> **Material provided**
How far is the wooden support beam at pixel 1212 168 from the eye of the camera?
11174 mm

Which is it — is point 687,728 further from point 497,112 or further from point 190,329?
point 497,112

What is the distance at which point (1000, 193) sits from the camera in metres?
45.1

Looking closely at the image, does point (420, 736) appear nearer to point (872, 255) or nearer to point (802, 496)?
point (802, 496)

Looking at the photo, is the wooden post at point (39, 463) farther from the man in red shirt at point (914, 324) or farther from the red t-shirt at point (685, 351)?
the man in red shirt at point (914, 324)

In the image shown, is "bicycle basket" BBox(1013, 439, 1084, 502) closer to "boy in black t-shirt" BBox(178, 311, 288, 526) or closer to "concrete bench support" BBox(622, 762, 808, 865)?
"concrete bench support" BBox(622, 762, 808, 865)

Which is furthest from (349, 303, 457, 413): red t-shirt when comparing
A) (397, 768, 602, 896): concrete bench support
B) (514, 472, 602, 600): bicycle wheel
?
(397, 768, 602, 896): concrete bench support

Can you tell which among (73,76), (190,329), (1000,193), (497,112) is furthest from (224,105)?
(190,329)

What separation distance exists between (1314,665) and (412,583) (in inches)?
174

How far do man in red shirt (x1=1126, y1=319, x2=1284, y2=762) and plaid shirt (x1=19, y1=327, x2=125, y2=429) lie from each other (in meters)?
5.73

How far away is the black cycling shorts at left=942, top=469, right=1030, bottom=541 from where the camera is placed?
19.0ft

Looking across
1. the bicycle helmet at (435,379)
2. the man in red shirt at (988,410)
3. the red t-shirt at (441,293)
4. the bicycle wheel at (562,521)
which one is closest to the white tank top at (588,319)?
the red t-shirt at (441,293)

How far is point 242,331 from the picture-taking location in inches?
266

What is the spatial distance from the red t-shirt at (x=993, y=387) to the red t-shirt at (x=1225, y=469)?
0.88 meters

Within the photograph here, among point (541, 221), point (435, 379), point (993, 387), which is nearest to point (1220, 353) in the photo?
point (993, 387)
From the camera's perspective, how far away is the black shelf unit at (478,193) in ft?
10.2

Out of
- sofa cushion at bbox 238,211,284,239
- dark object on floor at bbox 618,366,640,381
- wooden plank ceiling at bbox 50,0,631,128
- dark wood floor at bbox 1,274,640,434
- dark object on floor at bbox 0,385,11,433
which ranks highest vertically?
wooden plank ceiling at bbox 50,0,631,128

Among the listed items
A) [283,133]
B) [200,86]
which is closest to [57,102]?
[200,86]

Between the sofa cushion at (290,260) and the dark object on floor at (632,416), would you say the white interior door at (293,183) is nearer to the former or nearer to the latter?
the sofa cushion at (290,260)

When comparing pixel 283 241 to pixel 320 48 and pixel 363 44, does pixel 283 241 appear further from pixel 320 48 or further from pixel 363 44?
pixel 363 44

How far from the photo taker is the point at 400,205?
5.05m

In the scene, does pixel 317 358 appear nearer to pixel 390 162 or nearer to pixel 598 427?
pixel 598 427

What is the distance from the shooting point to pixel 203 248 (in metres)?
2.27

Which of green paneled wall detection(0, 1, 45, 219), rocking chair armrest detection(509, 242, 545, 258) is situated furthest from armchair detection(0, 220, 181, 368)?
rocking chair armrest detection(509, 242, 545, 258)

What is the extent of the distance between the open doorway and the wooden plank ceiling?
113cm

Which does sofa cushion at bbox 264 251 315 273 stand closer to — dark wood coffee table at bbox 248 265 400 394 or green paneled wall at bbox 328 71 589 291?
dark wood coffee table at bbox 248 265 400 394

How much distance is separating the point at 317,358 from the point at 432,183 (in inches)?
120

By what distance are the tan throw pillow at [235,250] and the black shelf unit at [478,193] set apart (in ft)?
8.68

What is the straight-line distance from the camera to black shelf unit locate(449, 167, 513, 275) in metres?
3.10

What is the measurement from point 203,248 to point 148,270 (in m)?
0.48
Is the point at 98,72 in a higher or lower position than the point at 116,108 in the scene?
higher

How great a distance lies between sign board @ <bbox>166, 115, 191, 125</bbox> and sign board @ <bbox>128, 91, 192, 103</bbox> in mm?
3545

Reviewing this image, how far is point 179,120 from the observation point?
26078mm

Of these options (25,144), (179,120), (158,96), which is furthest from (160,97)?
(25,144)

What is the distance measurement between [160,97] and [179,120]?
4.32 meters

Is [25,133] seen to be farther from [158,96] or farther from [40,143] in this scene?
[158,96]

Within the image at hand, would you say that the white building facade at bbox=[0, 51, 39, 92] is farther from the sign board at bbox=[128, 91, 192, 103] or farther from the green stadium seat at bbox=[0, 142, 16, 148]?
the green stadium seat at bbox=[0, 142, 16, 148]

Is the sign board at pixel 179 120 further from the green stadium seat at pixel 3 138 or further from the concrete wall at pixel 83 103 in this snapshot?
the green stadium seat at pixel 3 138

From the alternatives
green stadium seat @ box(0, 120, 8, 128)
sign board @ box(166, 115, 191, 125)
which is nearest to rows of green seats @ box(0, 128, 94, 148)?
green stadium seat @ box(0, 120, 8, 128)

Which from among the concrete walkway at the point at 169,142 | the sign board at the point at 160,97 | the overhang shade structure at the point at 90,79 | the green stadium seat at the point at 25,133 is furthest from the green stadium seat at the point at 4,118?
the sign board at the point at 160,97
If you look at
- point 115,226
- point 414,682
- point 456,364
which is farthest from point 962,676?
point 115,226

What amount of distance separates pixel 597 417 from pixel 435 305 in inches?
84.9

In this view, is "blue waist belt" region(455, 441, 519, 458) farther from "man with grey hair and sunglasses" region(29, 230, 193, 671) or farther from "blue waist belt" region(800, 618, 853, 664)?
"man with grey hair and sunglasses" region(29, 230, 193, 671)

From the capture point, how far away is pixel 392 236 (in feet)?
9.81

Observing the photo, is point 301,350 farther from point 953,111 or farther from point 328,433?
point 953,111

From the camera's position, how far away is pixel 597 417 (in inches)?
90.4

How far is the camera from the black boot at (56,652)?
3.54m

> **Problem to work on**
Output all of the data above without any alteration.

> **Expected answer**
How far is the wooden support beam at pixel 1212 168 from the eye of the camera?
11174 mm

Which is it — is point 687,728 further from point 497,112 or further from point 190,329?
point 497,112

What is the distance at which point (1000, 193) sits from the camera in metres?
45.1

Looking closely at the image, does point (420, 736) appear nearer to point (872, 255) or nearer to point (802, 496)?
point (802, 496)

Looking at the photo, is the wooden post at point (39, 463) farther from the man in red shirt at point (914, 324) or farther from the red t-shirt at point (685, 351)?
the man in red shirt at point (914, 324)

In the image shown, is "bicycle basket" BBox(1013, 439, 1084, 502) closer to "boy in black t-shirt" BBox(178, 311, 288, 526) or closer to "concrete bench support" BBox(622, 762, 808, 865)?
"concrete bench support" BBox(622, 762, 808, 865)

Which is furthest from (349, 303, 457, 413): red t-shirt when comparing
A) (397, 768, 602, 896): concrete bench support
B) (514, 472, 602, 600): bicycle wheel
?
(397, 768, 602, 896): concrete bench support

Can you tell which among (73,76), (190,329), (1000,193), (497,112) is furthest from (224,105)?
(190,329)

What separation distance exists between (1314,665) and (412,583) (in inches)?
174

How far do man in red shirt (x1=1126, y1=319, x2=1284, y2=762) and plaid shirt (x1=19, y1=327, x2=125, y2=429) lie from each other (in meters)?
5.73

How far away is the black cycling shorts at left=942, top=469, right=1030, bottom=541 from where the camera is placed?
19.0ft

Looking across
1. the bicycle helmet at (435,379)
2. the man in red shirt at (988,410)
3. the red t-shirt at (441,293)
4. the bicycle wheel at (562,521)
which one is closest to the white tank top at (588,319)?
the red t-shirt at (441,293)

How far is point 242,331 from the picture-taking location in inches?
266

What is the spatial distance from the red t-shirt at (x=993, y=387) to the red t-shirt at (x=1225, y=469)?
0.88 meters

Within the photograph here, among point (541, 221), point (435, 379), point (993, 387), which is nearest to point (1220, 353) in the photo?
point (993, 387)
From the camera's perspective, how far away is the black shelf unit at (478,193) in ft?
10.2

Out of
- sofa cushion at bbox 238,211,284,239
- dark object on floor at bbox 618,366,640,381
- wooden plank ceiling at bbox 50,0,631,128
- dark wood floor at bbox 1,274,640,434
- dark object on floor at bbox 0,385,11,433
which ranks highest vertically?
wooden plank ceiling at bbox 50,0,631,128

Among the listed items
A) [283,133]
B) [200,86]
which is closest to [57,102]?
[200,86]

Between the sofa cushion at (290,260) and the dark object on floor at (632,416), would you say the white interior door at (293,183) is nearer to the former or nearer to the latter?
the sofa cushion at (290,260)

When comparing pixel 283 241 to pixel 320 48 and pixel 363 44, does pixel 283 241 appear further from pixel 320 48 or further from pixel 363 44?
pixel 363 44

How far from the photo taker is the point at 400,205?
5.05m

In the scene, does pixel 317 358 appear nearer to pixel 390 162 or nearer to pixel 598 427?
pixel 598 427

What is the distance from the shooting point to pixel 203 248 (in metres)?
2.27

Which of green paneled wall detection(0, 1, 45, 219), rocking chair armrest detection(509, 242, 545, 258) is situated furthest from armchair detection(0, 220, 181, 368)?
rocking chair armrest detection(509, 242, 545, 258)

What is the extent of the distance between the open doorway and the wooden plank ceiling?
113cm

Which does sofa cushion at bbox 264 251 315 273 stand closer to — dark wood coffee table at bbox 248 265 400 394 or green paneled wall at bbox 328 71 589 291?
dark wood coffee table at bbox 248 265 400 394

How much distance is separating the point at 317,358 from the point at 432,183 (in inches)?
120

By what distance are the tan throw pillow at [235,250] and the black shelf unit at [478,193] set apart (in ft)?
8.68

What is the straight-line distance from the camera to black shelf unit locate(449, 167, 513, 275) in metres?
3.10

What is the measurement from point 203,248 to point 148,270 (in m)?
0.48
Is the point at 98,72 in a higher or lower position than the point at 116,108 in the scene?
higher

How great a distance lies between sign board @ <bbox>166, 115, 191, 125</bbox> and sign board @ <bbox>128, 91, 192, 103</bbox> in mm?
3545

Reviewing this image, how far is point 179,120 from the observation point?
26078mm

Of these options (25,144), (179,120), (158,96), which is furthest from (160,97)?
(25,144)

What is the distance measurement between [160,97] and [179,120]?
4.32 meters

Is [25,133] seen to be farther from [158,96] or farther from [40,143] in this scene?
[158,96]

Within the image at hand, would you say that the white building facade at bbox=[0, 51, 39, 92] is farther from the sign board at bbox=[128, 91, 192, 103] or farther from the green stadium seat at bbox=[0, 142, 16, 148]?
the green stadium seat at bbox=[0, 142, 16, 148]

Is the sign board at pixel 179 120 further from the green stadium seat at pixel 3 138 or further from the concrete wall at pixel 83 103 in this snapshot?
the green stadium seat at pixel 3 138

From the alternatives
green stadium seat @ box(0, 120, 8, 128)
sign board @ box(166, 115, 191, 125)
which is nearest to rows of green seats @ box(0, 128, 94, 148)?
green stadium seat @ box(0, 120, 8, 128)

Which from among the concrete walkway at the point at 169,142 | the sign board at the point at 160,97 | the overhang shade structure at the point at 90,79 | the green stadium seat at the point at 25,133 is furthest from the green stadium seat at the point at 4,118?
the sign board at the point at 160,97
If you look at
- point 115,226
- point 414,682
- point 456,364
which is farthest from point 962,676?
point 115,226

What amount of distance separates pixel 597 417 from pixel 435 305 in inches?
84.9

In this view, is "blue waist belt" region(455, 441, 519, 458) farther from "man with grey hair and sunglasses" region(29, 230, 193, 671) or farther from "blue waist belt" region(800, 618, 853, 664)?
"man with grey hair and sunglasses" region(29, 230, 193, 671)

From the capture point, how far away is pixel 392 236 (in feet)?
9.81

Observing the photo, is point 301,350 farther from point 953,111 or farther from point 328,433?
point 953,111

From the camera's position, how far away is pixel 597 417 (in inches)?
90.4

How far is the camera from the black boot at (56,652)?
3.54m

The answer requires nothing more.